Deep Learning Technology Center
14820 NE 36th St,
Redmond, WA 98052
Curriculum Vitae (Last updated: November 15, 2016)
I am a researcher in the Deep Learning Technology Center at Microsoft Research. I am easily distracted by (cover-letter-speak: my interests are) new or elegant ideas in Machine Learning, more broadly, Artificial Intelligence, with applications that grapple with ambiguity (e.g. Natural Language Processing) and/or adapt to an ever-changing worldview.
Following the parable of the Rabbit's Ph.D.,
I was advised by Prof. Thorsten Joachims during my PhD at Cornell University in the Department of Computer Science.
He was flanked by Prof.
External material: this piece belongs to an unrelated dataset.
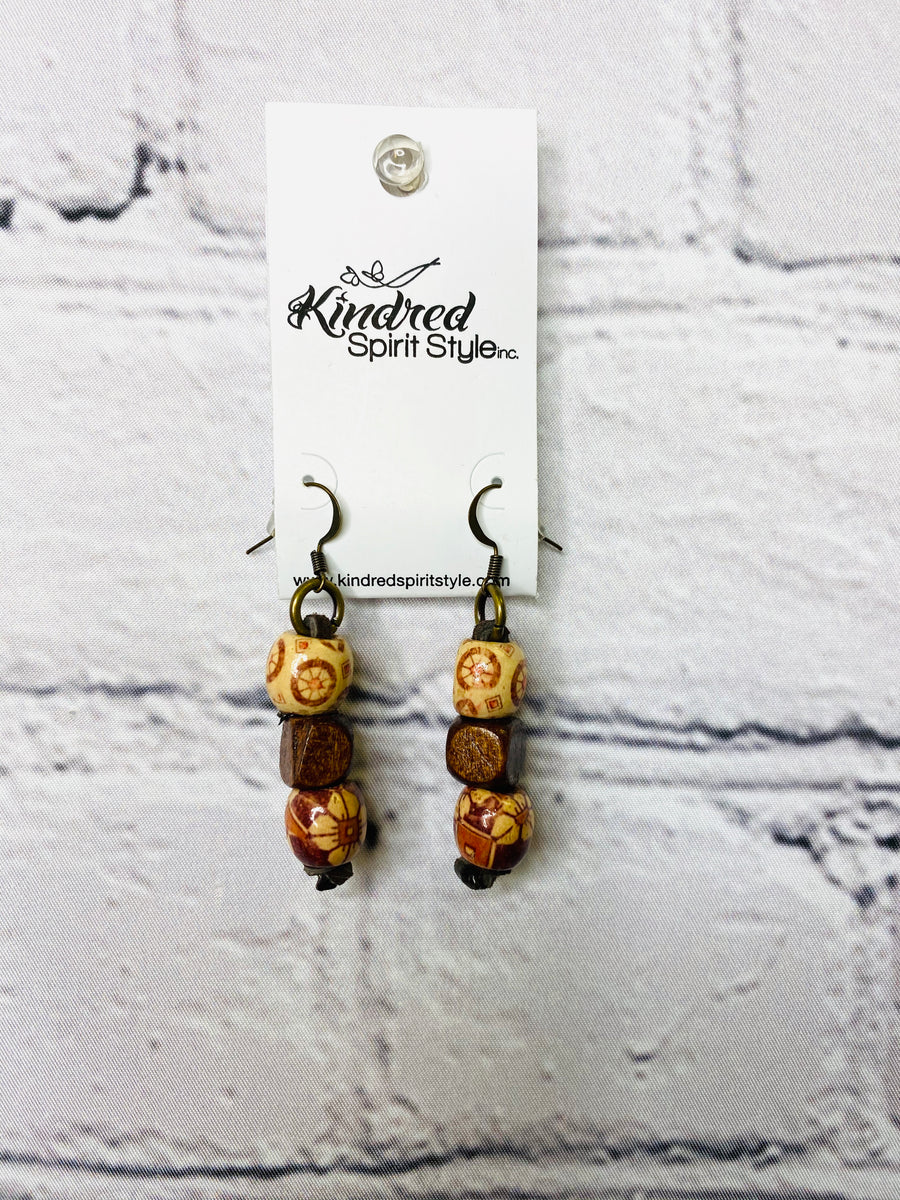 Wood Bead Earrings 01736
Johannes Gehrke,
Prof. Éva Tardos and
Prof. Robert Kleinberg in my committee.
My graduate minor was in Applied Mathematics.
My thesis studies machine learning for interactive systems.
I developed principles and algorithms that can re-use the interaction logs of these systems to inform
the design of (train and evaluate) future systems --
technically speaking, Counterfactual Evaluation and Learning from Logged User Feedback.
Slides from my thesis defense talk are available here.
I spent the 2015-16 academic year visiting the Information and Language Processing Systems group at the University of Amsterdam, interned with the Machine Learning group at Microsoft Research NYC during the summer of 2015, Computer Human Interactive Learning group (now called Machine Teaching Group) at Microsoft Research Redmond during the summer of 2013, Search Labs at Microsoft Research during the summer of 2012, and worked as a strategist with Tower Research Capital for 14 months from June 2010 - July 2011.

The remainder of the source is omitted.